Risk and Controversy – The Life of Mary Wortley Montagu

Jo Willett’s new biography.

The story of a woman who has her children inoculated against the smallpox at a time when most people, including the medical establishment, were highly sceptical towards such foreign practices certainly makes for timely reading during a pandemic. Sometimes it is worth taking a small risk to avoid a larger one. 

Mary Wortley Montagu learnt about smallpox inoculation while accompanying her husband on an embassy to Turkey in 1717. Having lost a brother to the disease and still living with the scars from her own brush with the virus, she was determined that her children should not suffer the same fate. So she had her son Edward inoculated in Turkey with the help of a local woman and her family doctor Charles Maitland. Wortley Montagu later introduced the practice to Western medicine after her return to England.

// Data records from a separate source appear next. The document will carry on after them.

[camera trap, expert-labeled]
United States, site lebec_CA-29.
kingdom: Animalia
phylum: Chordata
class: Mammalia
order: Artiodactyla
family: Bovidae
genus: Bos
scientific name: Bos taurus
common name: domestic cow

Most controversially, she and Maitland demonstrated the inoculation process on her own young daughter Mary during the 1721 smallpox epidemic in England in a case which caused a great stir among the medical profession and among society as a whole. Subsequently, Mary Wortley Montagu would travel the country to help inoculate the children of her friends and acquaintances and so contributed to establishing the practice in England.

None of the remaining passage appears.